His hand slid away from hers. The withdrawal highlighted the unexpected formality of his address to her. Lauren felt confused. Why was he suddenly being off-putting?

“I’m sorry if you’ve been a target of ill will, Mr. Timberlane,” she said with a touch of sympathy. “People’s expectations are sometimes unrealistic.”

“And unreasonable,” he shot back.

She hesitated, uncertain of where he was coming from or leading to. Wayne and his unreasonable expectations flitted through her mind. Maybe Michael Timberlane was still smarting from some personal or professional contretemps. With someone at Global? Was that what had made him look so forbidding earlier?

Lauren fell back on one of Graham Parker’s pithy sayings, offering it with an ironic little smile. “Well, Mr. Timberlane, I guess into each life some rain must fall.”

“You being the rainmaker?”

She laughed and shook her head. “I like to think I spread sunshine.”

“The giver of light.” He nodded, his silvery eyes gleaming satisfaction. “Yes, that would be how you think of yourself.”

“And how do you think of yourself, Mr. Timberlane?”

He smiled, but it was a secretive, private smile, not an open, sharing one. “Oh, I’m the sword of justice, Ms. Magee.”

Definitely on some personal high horse, Lauren thought, wanting to pull him down from it. “Then I hope your balancing scales are in good order. Justice is so often blind,” she said, tilting at him.

“How true!” he agreed. “It’s unfortunate that so many people’s eyes aren’t open to both sides of a situation before making judgments.”

“Are yours?”

“I always look at the big picture, Ms. Magee.”

“Never missing a piece of the jigsaw, Mr.
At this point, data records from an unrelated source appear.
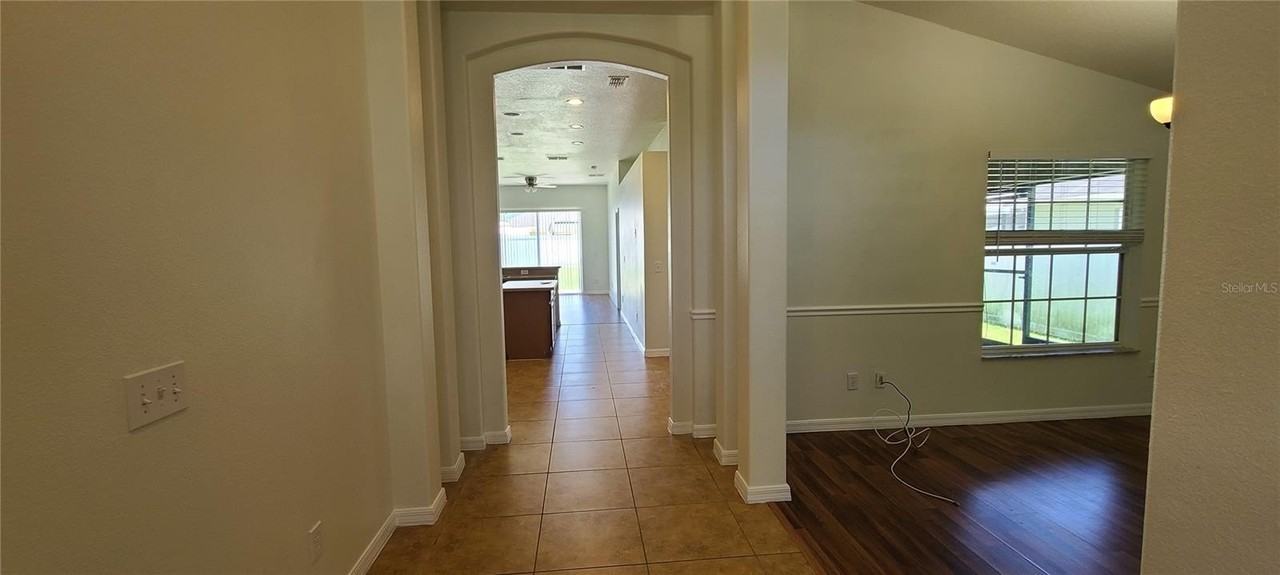 3109 Turnberry Blvd - Photo 4 of 22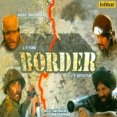 Sandese Aate Hain by Sonu Nigam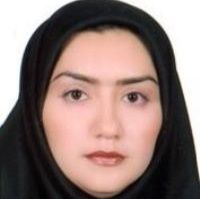 فریال فرهمند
Timberlane?” she queried, niggled by his assumption of having all-seeing eyes. Nobody saweverything.

“Oh, for heaven’s sake!” Evan broke in jocularly. “What’s all this Mr. and Ms.? We’re at a party, not a stuffy reception.”

“One must be careful not to assume too much these days, Evan,” Michael Timberlane answered his friend good-humouredly. “How do I know I’m not meeting a raging feminist who’ll take offence at inappropriate familiarity?”

Evan laughed. “I’d think it’s obvious Lauren isn’t a raging feminist.”

“Appearances can be deceptive.” Michael raised his eyebrows quizzically at Lauren. “Would you be so kind as to shed some light on the matter?”

Why did she have the sense he was playing out some secret agenda, toying with her, waiting to pounce if she didn’t keep on her toes?

“You have my permission to call me Lauren,” she said with a disarming smile, neatly sidestepping any argument about feminism.

“Then I shall not stand upon dignity,” he replied with mock gravity. “Please feel free to call me Michael.”

Lauren laughed at him. There was a certain spice to the game, a challenge. She couldn’t recall any man ever having put her quite so much on her mettle before, certainly not at first meeting.

“I’ve never liked Ms.,” Tasha remarked artlessly. “It sounds like a mosquito.”

“I think that’s spoken from the complacency of being a Mrs., Tasha,” Michael reproved lightly. “Lauren may feel differently.”

Another test, another nudge.

Tasha flushed, her brown eyes shining an apologetic appeal. “I’m sorry. I didn’t think. I guess it has its place.”

There was a fragile vulnerability, a simple innocence about Tasha Daniel that automatically touched Lauen’s protective instinct. She was not street-wise, and with Evan as her husband had probably never had the need to become so. In a way, Lauren envied that, never having to confront the darker games men and women played.